## What to work on
Write out the records beneath this line exactly as they appear, minus any images.
..............................
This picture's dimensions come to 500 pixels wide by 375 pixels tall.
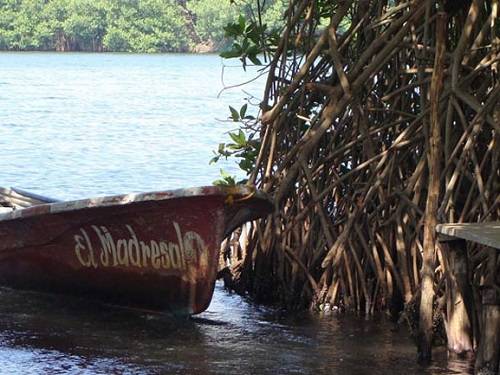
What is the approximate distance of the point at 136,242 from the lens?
823cm

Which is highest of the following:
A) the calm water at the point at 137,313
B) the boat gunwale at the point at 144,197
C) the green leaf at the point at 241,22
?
the green leaf at the point at 241,22

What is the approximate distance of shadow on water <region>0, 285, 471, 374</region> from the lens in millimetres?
→ 7324

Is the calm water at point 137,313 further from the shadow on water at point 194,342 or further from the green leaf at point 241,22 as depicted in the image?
the green leaf at point 241,22

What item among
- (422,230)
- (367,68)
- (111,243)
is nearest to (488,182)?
(422,230)

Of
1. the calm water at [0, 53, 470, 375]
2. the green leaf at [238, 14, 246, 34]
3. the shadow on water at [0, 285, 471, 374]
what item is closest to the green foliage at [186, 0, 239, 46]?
the calm water at [0, 53, 470, 375]

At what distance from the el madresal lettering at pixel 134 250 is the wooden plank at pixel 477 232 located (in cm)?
177

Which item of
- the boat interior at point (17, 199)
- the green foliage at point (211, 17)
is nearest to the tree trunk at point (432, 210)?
the boat interior at point (17, 199)

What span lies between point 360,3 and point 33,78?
4035 centimetres

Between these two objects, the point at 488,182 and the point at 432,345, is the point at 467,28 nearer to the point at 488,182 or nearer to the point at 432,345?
the point at 488,182

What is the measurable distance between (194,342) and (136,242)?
0.74 metres

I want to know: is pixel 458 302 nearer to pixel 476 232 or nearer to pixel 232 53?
pixel 476 232

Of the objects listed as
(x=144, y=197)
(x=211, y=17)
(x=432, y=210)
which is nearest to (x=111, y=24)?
(x=211, y=17)

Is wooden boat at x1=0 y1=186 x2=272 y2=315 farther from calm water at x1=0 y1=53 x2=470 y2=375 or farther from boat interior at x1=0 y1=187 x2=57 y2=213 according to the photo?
boat interior at x1=0 y1=187 x2=57 y2=213

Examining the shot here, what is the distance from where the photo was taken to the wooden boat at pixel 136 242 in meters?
7.96
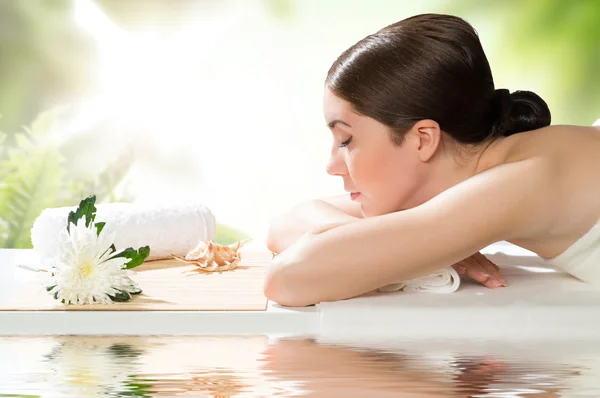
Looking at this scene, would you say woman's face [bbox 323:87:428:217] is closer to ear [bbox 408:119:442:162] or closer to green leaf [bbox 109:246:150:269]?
ear [bbox 408:119:442:162]

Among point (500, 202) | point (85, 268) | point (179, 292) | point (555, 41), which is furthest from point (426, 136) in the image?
point (555, 41)

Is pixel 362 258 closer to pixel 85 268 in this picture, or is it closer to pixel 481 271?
pixel 481 271

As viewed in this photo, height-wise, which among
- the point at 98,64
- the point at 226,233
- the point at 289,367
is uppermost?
the point at 98,64

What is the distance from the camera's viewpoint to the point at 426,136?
1.66 metres

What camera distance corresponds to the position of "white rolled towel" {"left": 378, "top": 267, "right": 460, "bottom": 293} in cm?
163

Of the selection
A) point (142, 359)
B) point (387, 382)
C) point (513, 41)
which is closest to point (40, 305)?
point (142, 359)

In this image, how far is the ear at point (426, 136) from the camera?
5.37ft

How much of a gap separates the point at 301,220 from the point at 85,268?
52 centimetres

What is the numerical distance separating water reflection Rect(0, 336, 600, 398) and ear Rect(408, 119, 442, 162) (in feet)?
1.44

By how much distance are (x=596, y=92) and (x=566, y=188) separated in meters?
2.61

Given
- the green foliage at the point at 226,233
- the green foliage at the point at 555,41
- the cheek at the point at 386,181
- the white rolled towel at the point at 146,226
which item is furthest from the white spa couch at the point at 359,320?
→ the green foliage at the point at 555,41

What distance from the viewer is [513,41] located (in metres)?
4.08

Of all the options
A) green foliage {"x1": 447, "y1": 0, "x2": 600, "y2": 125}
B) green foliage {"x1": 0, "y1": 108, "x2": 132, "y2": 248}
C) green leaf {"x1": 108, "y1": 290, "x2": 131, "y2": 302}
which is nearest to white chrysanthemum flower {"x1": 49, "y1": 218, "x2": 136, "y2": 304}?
green leaf {"x1": 108, "y1": 290, "x2": 131, "y2": 302}

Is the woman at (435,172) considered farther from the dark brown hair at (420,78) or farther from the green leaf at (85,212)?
the green leaf at (85,212)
..............................
## Output of the exercise
This picture's dimensions come to 500 pixels wide by 375 pixels tall.
What is the approximate distance of the point at 136,242 from the lens?
823cm

Which is highest of the following:
A) the calm water at the point at 137,313
B) the boat gunwale at the point at 144,197
C) the green leaf at the point at 241,22
?
the green leaf at the point at 241,22

What is the approximate distance of shadow on water <region>0, 285, 471, 374</region> from the lens in millimetres?
→ 7324

Is the calm water at point 137,313 further from the shadow on water at point 194,342 or further from the green leaf at point 241,22 as depicted in the image?
the green leaf at point 241,22

What item among
- (422,230)
- (367,68)
- (111,243)
is nearest to (488,182)?
(422,230)

Of
1. the calm water at [0, 53, 470, 375]
2. the green leaf at [238, 14, 246, 34]
3. the shadow on water at [0, 285, 471, 374]
what item is closest to the green foliage at [186, 0, 239, 46]?
the calm water at [0, 53, 470, 375]

At what distance from the el madresal lettering at pixel 134 250 is the wooden plank at pixel 477 232 located (in cm)?
177

Which item of
- the boat interior at point (17, 199)
- the green foliage at point (211, 17)
is nearest to the tree trunk at point (432, 210)?
the boat interior at point (17, 199)

What span lies between point 360,3 and point 33,78?
4035 centimetres

Between these two objects, the point at 488,182 and the point at 432,345, is the point at 467,28 nearer to the point at 488,182 or nearer to the point at 432,345?
the point at 488,182

What is the measurable distance between (194,342) and (136,242)?
0.74 metres

I want to know: is pixel 458 302 nearer to pixel 476 232 or nearer to pixel 232 53?
pixel 476 232

Of the objects listed as
(x=144, y=197)
(x=211, y=17)
(x=432, y=210)
which is nearest to (x=111, y=24)?
(x=211, y=17)

Is wooden boat at x1=0 y1=186 x2=272 y2=315 farther from calm water at x1=0 y1=53 x2=470 y2=375 or farther from boat interior at x1=0 y1=187 x2=57 y2=213 according to the photo?
boat interior at x1=0 y1=187 x2=57 y2=213

Examining the shot here, what is the distance from where the photo was taken to the wooden boat at pixel 136 242 in meters?
7.96
Looking at this scene, would you say woman's face [bbox 323:87:428:217] is closer to ear [bbox 408:119:442:162] or closer to green leaf [bbox 109:246:150:269]?
ear [bbox 408:119:442:162]

Among point (500, 202) | point (85, 268) | point (179, 292) | point (555, 41), which is furthest from point (426, 136) in the image?
point (555, 41)

Is pixel 362 258 closer to pixel 85 268 in this picture, or is it closer to pixel 481 271?
pixel 481 271

As viewed in this photo, height-wise, which among
- the point at 98,64
- the point at 226,233
- the point at 289,367
is uppermost?
the point at 98,64

What is the distance from the camera's viewpoint to the point at 426,136?
1.66 metres

What camera distance corresponds to the position of "white rolled towel" {"left": 378, "top": 267, "right": 460, "bottom": 293} in cm?
163

Of the selection
A) point (142, 359)
B) point (387, 382)
C) point (513, 41)
which is closest to point (40, 305)?
point (142, 359)

In this image, how far is the ear at point (426, 136) from the camera?
5.37ft

How much of a gap separates the point at 301,220 from the point at 85,268?
52 centimetres

What is the numerical distance separating water reflection Rect(0, 336, 600, 398) and ear Rect(408, 119, 442, 162) (in feet)?
1.44

By how much distance are (x=596, y=92) and (x=566, y=188) separated in meters?
2.61

Given
- the green foliage at the point at 226,233
- the green foliage at the point at 555,41
- the cheek at the point at 386,181
- the white rolled towel at the point at 146,226
which item is furthest from the white spa couch at the point at 359,320?
→ the green foliage at the point at 555,41

What distance from the viewer is [513,41] located (in metres)?
4.08

Of all the options
A) green foliage {"x1": 447, "y1": 0, "x2": 600, "y2": 125}
B) green foliage {"x1": 0, "y1": 108, "x2": 132, "y2": 248}
C) green leaf {"x1": 108, "y1": 290, "x2": 131, "y2": 302}
which is nearest to white chrysanthemum flower {"x1": 49, "y1": 218, "x2": 136, "y2": 304}?
green leaf {"x1": 108, "y1": 290, "x2": 131, "y2": 302}

Is the woman at (435,172) considered farther from the dark brown hair at (420,78) or farther from the green leaf at (85,212)?
the green leaf at (85,212)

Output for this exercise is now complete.